======== Document ========
In the meantime I played two games 4H 9x9 against another guy who had been there at the first meeting. He needed some more time to understand the concepts of territory and life. In the first game I made one big group cutting him into 4. In the second game he connected 3 corner stones but failed to play aggressively. So these were his two lessons: connect yours and attack the other.

The (White) winner of the other game played a 4x4 game against me and I abandoned early. At his third game he beat a 2 dan with 4 stones on 9x9. He admitted he used a lot of his overall gaming experience. Still, I found his style impressive and I can't help but thinking the teaching method contributed to that.

5. Children

Well, my girlfriend's daughters, actually. Encouraged by the succesful sessions at work, I used the same method to teach the girls how to play Go. They are 6 and 8 years old. I had them started on 7x7. On the upside, they did not hesitate to put down stones and they understood really well how to capture. On the downside, they kept playing until they put themselves into atari. I felt I had to explain the idea of two eyes by the third game. Curiously, the elder wanted to play on the larger boards as soon as possible, probably because of aestethic reasons: two newspapers look ugly as delimiters.

6. A very young kid

A friend of mine's kid is 5 years old. I showed him how to play the stones on intersections. I explained capture of one stone. And I said: who gets more stones on the board, wins. As his parents were on a visit, I did not care to explain much more. He played his sister of 2,5 whom I guided by taking her hand at the first few moves. While they played, he struggled to understand the idea of connection (which I didn't explain before) but he grasped it rather instinctively. He focused on capturing, whereas the girl, who didn't know about capturing, focused on building chains, inadvertently making her groups safe, much to the frustration of her brother.
========
#### Short exercise 1
Answer from the account of teaching Go:
(a) How old are the girlfriend's daughters?
(b) On what board size did the daughters start?
(c) Whom did the White winner beat in his third game, and with how many stones?
#### Short exercise 2
Extend the account of teaching Go past its final sentence.
The records come from a different source than the account of teaching Go.
======== Entries provided ========
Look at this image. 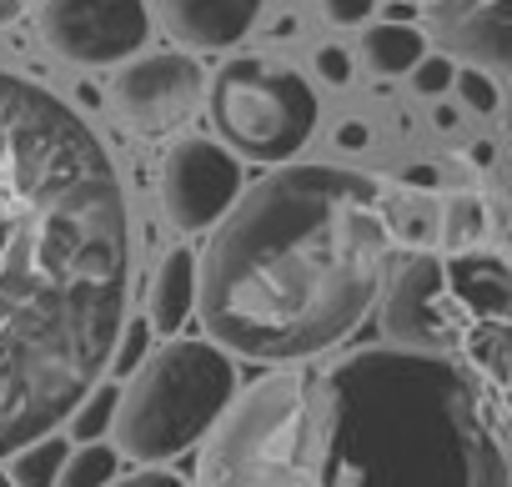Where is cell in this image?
Wrapping results in <instances>:
<instances>
[{"mask_svg":"<svg viewBox=\"0 0 512 487\" xmlns=\"http://www.w3.org/2000/svg\"><path fill=\"white\" fill-rule=\"evenodd\" d=\"M131 297L126 191L101 136L0 71V462L111 372Z\"/></svg>","mask_w":512,"mask_h":487,"instance_id":"obj_1","label":"cell"},{"mask_svg":"<svg viewBox=\"0 0 512 487\" xmlns=\"http://www.w3.org/2000/svg\"><path fill=\"white\" fill-rule=\"evenodd\" d=\"M196 487H512L477 382L412 347L267 367L196 452Z\"/></svg>","mask_w":512,"mask_h":487,"instance_id":"obj_2","label":"cell"},{"mask_svg":"<svg viewBox=\"0 0 512 487\" xmlns=\"http://www.w3.org/2000/svg\"><path fill=\"white\" fill-rule=\"evenodd\" d=\"M392 196L347 166H282L236 196L196 252V322L236 362L337 352L397 267Z\"/></svg>","mask_w":512,"mask_h":487,"instance_id":"obj_3","label":"cell"},{"mask_svg":"<svg viewBox=\"0 0 512 487\" xmlns=\"http://www.w3.org/2000/svg\"><path fill=\"white\" fill-rule=\"evenodd\" d=\"M241 392L236 357L201 337H161L151 357L121 382L111 442L131 467H171L216 432Z\"/></svg>","mask_w":512,"mask_h":487,"instance_id":"obj_4","label":"cell"},{"mask_svg":"<svg viewBox=\"0 0 512 487\" xmlns=\"http://www.w3.org/2000/svg\"><path fill=\"white\" fill-rule=\"evenodd\" d=\"M497 322H512V257L502 252H412L387 277L382 327L392 347L457 362Z\"/></svg>","mask_w":512,"mask_h":487,"instance_id":"obj_5","label":"cell"},{"mask_svg":"<svg viewBox=\"0 0 512 487\" xmlns=\"http://www.w3.org/2000/svg\"><path fill=\"white\" fill-rule=\"evenodd\" d=\"M221 141L262 166L292 161L317 126V91L277 56H231L206 86Z\"/></svg>","mask_w":512,"mask_h":487,"instance_id":"obj_6","label":"cell"},{"mask_svg":"<svg viewBox=\"0 0 512 487\" xmlns=\"http://www.w3.org/2000/svg\"><path fill=\"white\" fill-rule=\"evenodd\" d=\"M41 36L71 66H121L151 36L146 0H41Z\"/></svg>","mask_w":512,"mask_h":487,"instance_id":"obj_7","label":"cell"},{"mask_svg":"<svg viewBox=\"0 0 512 487\" xmlns=\"http://www.w3.org/2000/svg\"><path fill=\"white\" fill-rule=\"evenodd\" d=\"M241 196V166L231 146L181 136L161 161V206L176 231H211Z\"/></svg>","mask_w":512,"mask_h":487,"instance_id":"obj_8","label":"cell"},{"mask_svg":"<svg viewBox=\"0 0 512 487\" xmlns=\"http://www.w3.org/2000/svg\"><path fill=\"white\" fill-rule=\"evenodd\" d=\"M111 101L136 131L161 136V131H176L206 101V71L196 66L191 51L131 56V61H121V71L111 81Z\"/></svg>","mask_w":512,"mask_h":487,"instance_id":"obj_9","label":"cell"},{"mask_svg":"<svg viewBox=\"0 0 512 487\" xmlns=\"http://www.w3.org/2000/svg\"><path fill=\"white\" fill-rule=\"evenodd\" d=\"M422 11L437 41L467 66H482L512 101V0H427Z\"/></svg>","mask_w":512,"mask_h":487,"instance_id":"obj_10","label":"cell"},{"mask_svg":"<svg viewBox=\"0 0 512 487\" xmlns=\"http://www.w3.org/2000/svg\"><path fill=\"white\" fill-rule=\"evenodd\" d=\"M262 16V0H156V21L176 46L231 51Z\"/></svg>","mask_w":512,"mask_h":487,"instance_id":"obj_11","label":"cell"},{"mask_svg":"<svg viewBox=\"0 0 512 487\" xmlns=\"http://www.w3.org/2000/svg\"><path fill=\"white\" fill-rule=\"evenodd\" d=\"M146 317H151L156 337H181L186 322L196 317V252L191 247H171L161 257V267L151 272Z\"/></svg>","mask_w":512,"mask_h":487,"instance_id":"obj_12","label":"cell"},{"mask_svg":"<svg viewBox=\"0 0 512 487\" xmlns=\"http://www.w3.org/2000/svg\"><path fill=\"white\" fill-rule=\"evenodd\" d=\"M362 51H367V66L377 76H412V66L427 56V41L417 26H402V21H382L362 36Z\"/></svg>","mask_w":512,"mask_h":487,"instance_id":"obj_13","label":"cell"},{"mask_svg":"<svg viewBox=\"0 0 512 487\" xmlns=\"http://www.w3.org/2000/svg\"><path fill=\"white\" fill-rule=\"evenodd\" d=\"M66 457H71V437L66 432H46V437H31L26 447H16L0 467L11 472L16 487H61Z\"/></svg>","mask_w":512,"mask_h":487,"instance_id":"obj_14","label":"cell"},{"mask_svg":"<svg viewBox=\"0 0 512 487\" xmlns=\"http://www.w3.org/2000/svg\"><path fill=\"white\" fill-rule=\"evenodd\" d=\"M126 472V457L111 437L101 442H71V457L61 467V487H111Z\"/></svg>","mask_w":512,"mask_h":487,"instance_id":"obj_15","label":"cell"},{"mask_svg":"<svg viewBox=\"0 0 512 487\" xmlns=\"http://www.w3.org/2000/svg\"><path fill=\"white\" fill-rule=\"evenodd\" d=\"M116 407H121V382L116 377H101L81 402H76V412L66 417V437L71 442H101V437H111V427H116Z\"/></svg>","mask_w":512,"mask_h":487,"instance_id":"obj_16","label":"cell"},{"mask_svg":"<svg viewBox=\"0 0 512 487\" xmlns=\"http://www.w3.org/2000/svg\"><path fill=\"white\" fill-rule=\"evenodd\" d=\"M482 236H487V206H482V196H472V191L447 196L437 247L442 252H472V247H482Z\"/></svg>","mask_w":512,"mask_h":487,"instance_id":"obj_17","label":"cell"},{"mask_svg":"<svg viewBox=\"0 0 512 487\" xmlns=\"http://www.w3.org/2000/svg\"><path fill=\"white\" fill-rule=\"evenodd\" d=\"M156 342H161V337H156L151 317H126V327H121V337H116V352H111V372H106V377L126 382V377L151 357V347H156Z\"/></svg>","mask_w":512,"mask_h":487,"instance_id":"obj_18","label":"cell"},{"mask_svg":"<svg viewBox=\"0 0 512 487\" xmlns=\"http://www.w3.org/2000/svg\"><path fill=\"white\" fill-rule=\"evenodd\" d=\"M452 91H457V96H462V106H472L477 116H492V111L502 106V86H497L482 66H457Z\"/></svg>","mask_w":512,"mask_h":487,"instance_id":"obj_19","label":"cell"},{"mask_svg":"<svg viewBox=\"0 0 512 487\" xmlns=\"http://www.w3.org/2000/svg\"><path fill=\"white\" fill-rule=\"evenodd\" d=\"M452 81H457V61L452 56H422L412 66V91L427 96V101H437L442 91H452Z\"/></svg>","mask_w":512,"mask_h":487,"instance_id":"obj_20","label":"cell"},{"mask_svg":"<svg viewBox=\"0 0 512 487\" xmlns=\"http://www.w3.org/2000/svg\"><path fill=\"white\" fill-rule=\"evenodd\" d=\"M111 487H196V482L181 477V472H171V467H131V472H121Z\"/></svg>","mask_w":512,"mask_h":487,"instance_id":"obj_21","label":"cell"},{"mask_svg":"<svg viewBox=\"0 0 512 487\" xmlns=\"http://www.w3.org/2000/svg\"><path fill=\"white\" fill-rule=\"evenodd\" d=\"M317 76H322L327 86H347V81H352V56H347L342 46H322V51H317Z\"/></svg>","mask_w":512,"mask_h":487,"instance_id":"obj_22","label":"cell"},{"mask_svg":"<svg viewBox=\"0 0 512 487\" xmlns=\"http://www.w3.org/2000/svg\"><path fill=\"white\" fill-rule=\"evenodd\" d=\"M372 6L377 0H322V11H327L332 26H362L372 16Z\"/></svg>","mask_w":512,"mask_h":487,"instance_id":"obj_23","label":"cell"},{"mask_svg":"<svg viewBox=\"0 0 512 487\" xmlns=\"http://www.w3.org/2000/svg\"><path fill=\"white\" fill-rule=\"evenodd\" d=\"M36 6V0H0V26H11V21H21L26 11Z\"/></svg>","mask_w":512,"mask_h":487,"instance_id":"obj_24","label":"cell"},{"mask_svg":"<svg viewBox=\"0 0 512 487\" xmlns=\"http://www.w3.org/2000/svg\"><path fill=\"white\" fill-rule=\"evenodd\" d=\"M337 141H342V146H367V131L352 121V126H342V131H337Z\"/></svg>","mask_w":512,"mask_h":487,"instance_id":"obj_25","label":"cell"},{"mask_svg":"<svg viewBox=\"0 0 512 487\" xmlns=\"http://www.w3.org/2000/svg\"><path fill=\"white\" fill-rule=\"evenodd\" d=\"M0 487H16V482H11V472H6V467H0Z\"/></svg>","mask_w":512,"mask_h":487,"instance_id":"obj_26","label":"cell"},{"mask_svg":"<svg viewBox=\"0 0 512 487\" xmlns=\"http://www.w3.org/2000/svg\"><path fill=\"white\" fill-rule=\"evenodd\" d=\"M507 462H512V452H507Z\"/></svg>","mask_w":512,"mask_h":487,"instance_id":"obj_27","label":"cell"}]
</instances>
========
#### Task response 1
(a) 6 and 8 years old.
(b) 7x7.
(c) A 2 dan, with 4 stones on 9x9.

#### Task response 2
But as the game progressed, the limitations of the "alive stones" approach became apparent. They slowed down, didn't really know where to put them and started filling their own last liberty. So I felt compelled to explain the idea of territory and eyes while that was exactly what I want to avoid with the "alive stones" approach, both to hasten the end of the game and to prevent them from killing their own groups.

7. The Korea Times featuring Nam Chi-Hyung

I was very enthusiastic when I learnt about the Korean Times article series about Baduk ([ext] link). In particular, I was thrilled by the idea of Nam Chi-Hyung, a professor at the Baduk University (yes, they have 20 freshmen at university studying Baduk in case you didn't know) explaining the game of Go. In her first three installments, she outlines the fundamentals of Go, i.e. the rules. To my surprise, the rule of capture has not been explained until the fourth installment, despite the appearance of the concepts life and territory in the first three. So, even in Korea, even at university, they deem not necessary to build up logically from the ground. So maybe it is a Western sort of idea after all, to build concepts from the bare definitions.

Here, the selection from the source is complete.